━━━ Teks Latihan ━━━

Sebenarnya ide masyarakat madani sudah dikembangkan mulai zaman Yunani klasik seperti ahli piker Cicero. Di dalam kaitan ini Hikam misalnya mengambil pemikiran Alexis Tocqueville mengenai ciri-ciri masyarakat madani. Dengan pendekatan elektrik, Hikam merumuskan empat ciri utama dari masyarakat madani yaitu:
1.      Kesukarelaan. Artinya masyarakat madani bukanlah merupakan suatu masyarakat paksaan atau karena indoktrinasi. Kenggotaan masyarakat madani adalah kenggotan pribadi yang bebas, dan mempunyai cita-cita yang di wujudkan bersama.

━━━ Informasi yang Ditampilkan ━━━

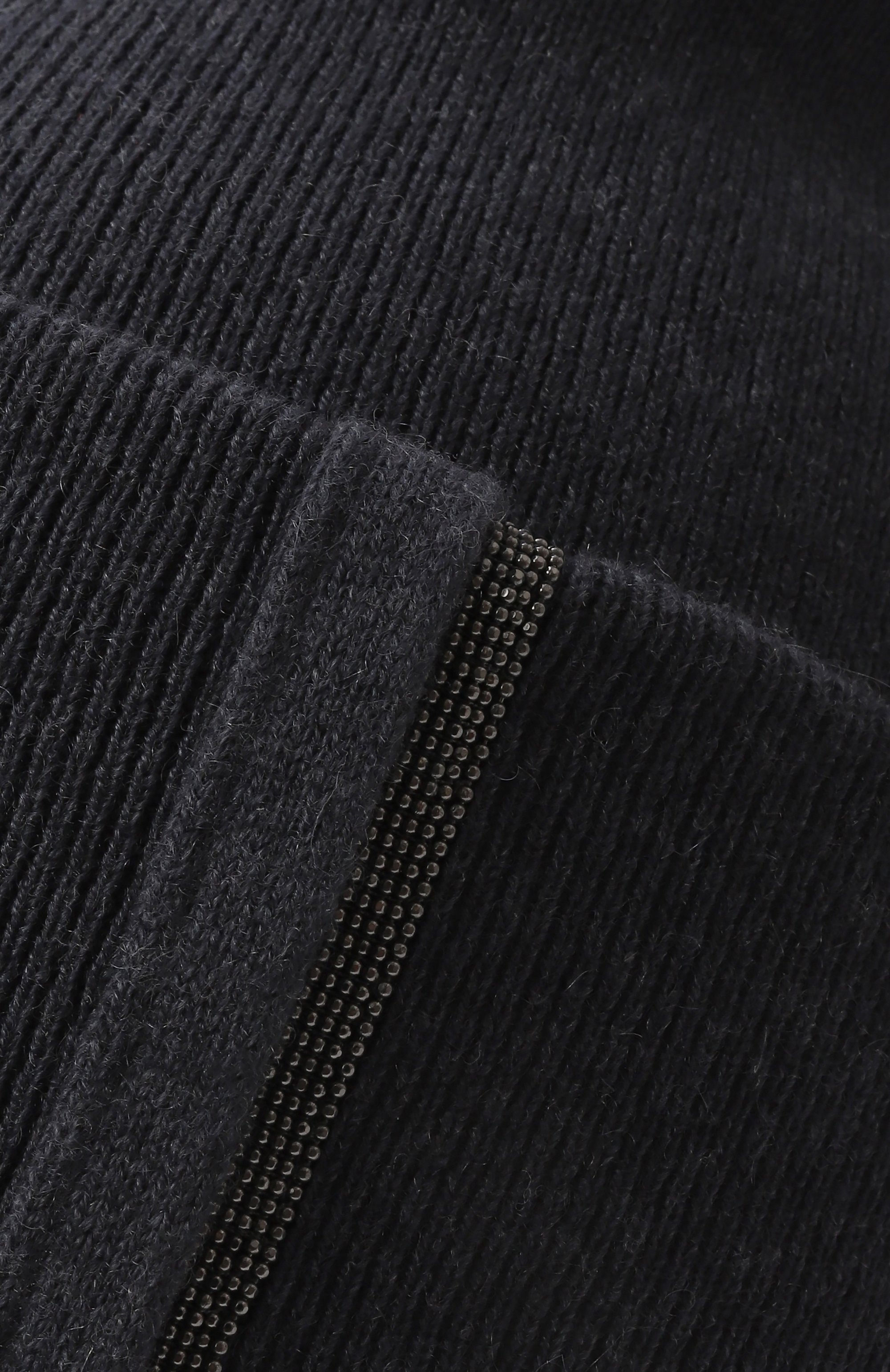 Кашемировая шапка BRUNELLO CUCINELLI темно-синего цвета по цене 68650 руб., арт. M12163199, фото 4 Кашемировая шапка BRUNELLO CUCINELLI, арт. M12163199, фото 4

━━━

Apa yang Diminta
1 > Menurut teks tentang masyarakat madani, pemikiran tokoh siapa yang diambil Hikam mengenai ciri-ciri masyarakat madani?
2 > Teruskan teks tentang masyarakat madani mulai dari kalimat terakhirnya.

Jawaban yang Diharapkan
1 > Pemikiran Alexis Tocqueville.

2 >
2.      Keswasembadaan. Setiap orang mempunyai harga diri yang tinggi, tidaklah setiap anggota masyarakat madani selalu menggantungkan kehidupannya kepada orang lain. Namun, justru membantu orang lain yang sekiranya membutuhkan pertolongan.
3.      Kemandirian tinggi terhadap Negara. Bagi mereka (anggota masyarakat madani) Negara adalah kesepakatan bersama sehingga tanggung jawab yang lahir dari kesepakatan tersebut adalah juga tuntutan dan tanggung jawab dari masing-masing anggota. Inilah Negara yang berkedaulatan rakyat.
4.      Keterkaitan pada nilai-nilai hokum yang disepakati bersama. Hal ini berarti suatu masyarakat madani adalah  suatu masyarakat yang berdasarkan hokum dan bukan Negara kekuasaan.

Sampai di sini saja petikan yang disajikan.